## Task prompt
The reply should hold only the lines from the one with "Roblox Milk And" to the one with "Short hairstyles for", both ends kept, exactly as they appear below, without any pictures.

## Extracted material
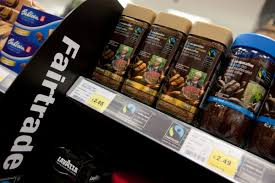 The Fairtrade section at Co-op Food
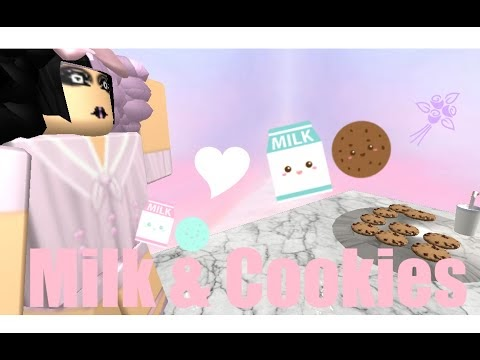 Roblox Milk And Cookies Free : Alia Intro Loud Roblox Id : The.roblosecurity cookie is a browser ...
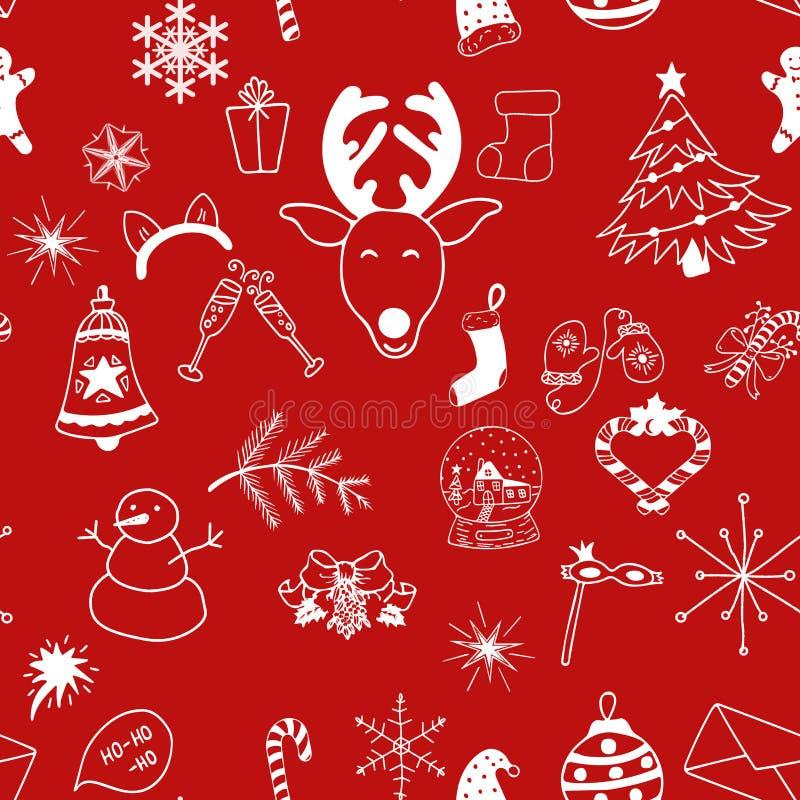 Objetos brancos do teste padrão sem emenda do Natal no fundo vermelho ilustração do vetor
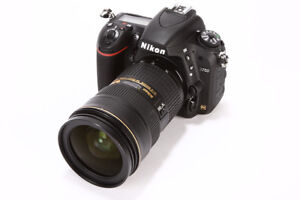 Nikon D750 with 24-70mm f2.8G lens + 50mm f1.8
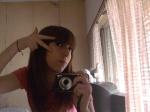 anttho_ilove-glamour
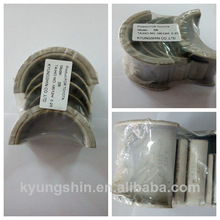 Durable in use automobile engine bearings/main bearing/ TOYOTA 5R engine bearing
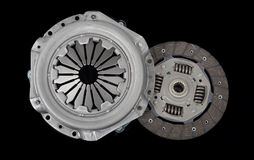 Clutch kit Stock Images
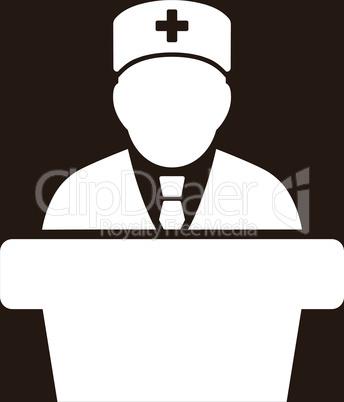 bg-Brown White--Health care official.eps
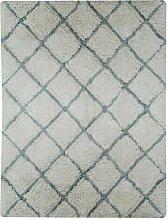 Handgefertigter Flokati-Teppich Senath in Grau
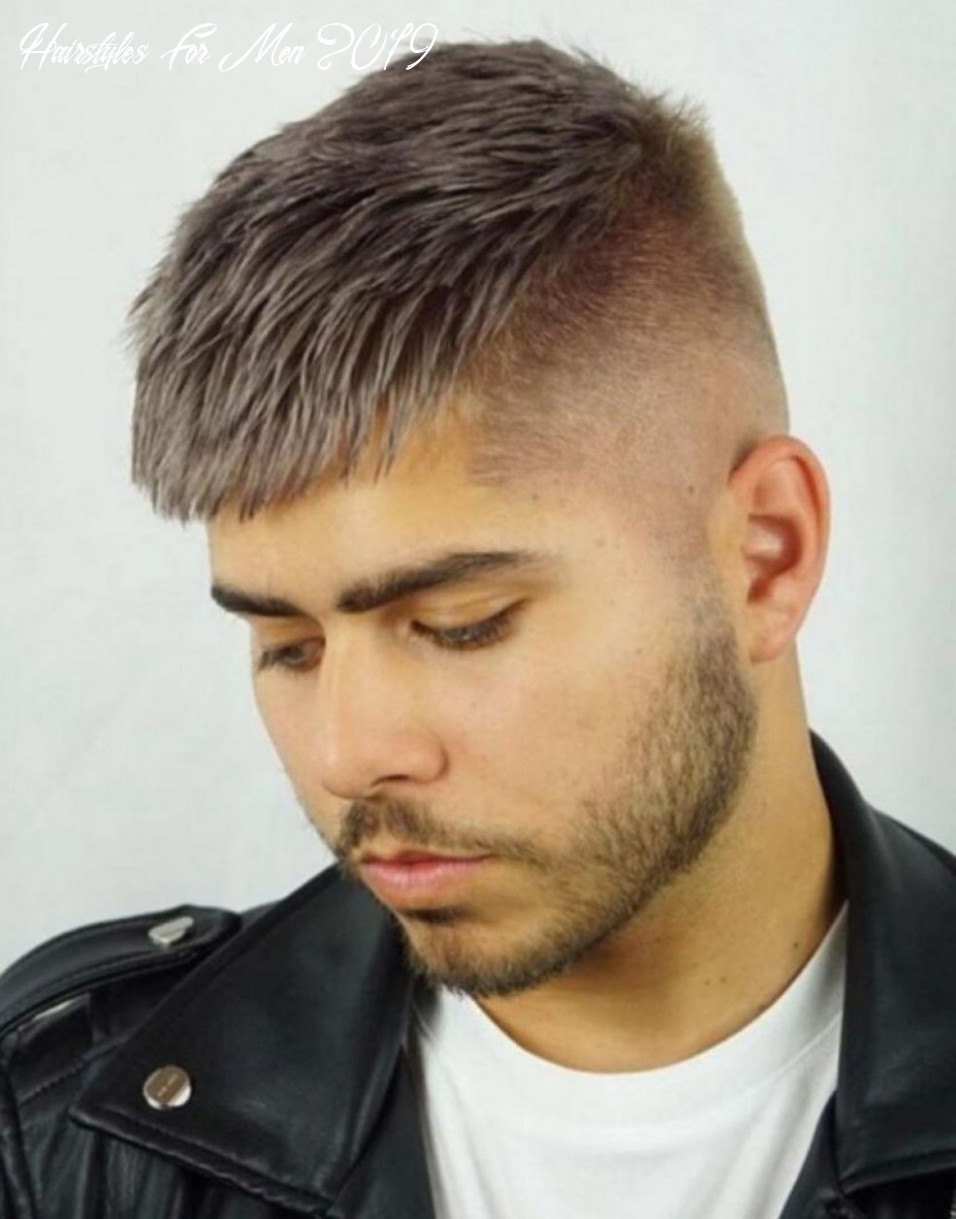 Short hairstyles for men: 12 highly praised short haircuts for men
---
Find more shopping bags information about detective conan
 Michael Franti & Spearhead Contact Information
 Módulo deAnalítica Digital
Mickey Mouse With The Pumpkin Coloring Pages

## Solution to this exercise
 Roblox Milk And Cookies Free : Alia Intro Loud Roblox Id : The.roblosecurity cookie is a browser ...
 Objetos brancos do teste padrão sem emenda do Natal no fundo vermelho ilustração do vetor
 Nikon D750 with 24-70mm f2.8G lens + 50mm f1.8
 anttho_ilove-glamour
 Durable in use automobile engine bearings/main bearing/ TOYOTA 5R engine bearing
 Clutch kit Stock Images
 bg-Brown White--Health care official.eps
 Handgefertigter Flokati-Teppich Senath in Grau
 Short hairstyles for men: 12 highly praised short haircuts for men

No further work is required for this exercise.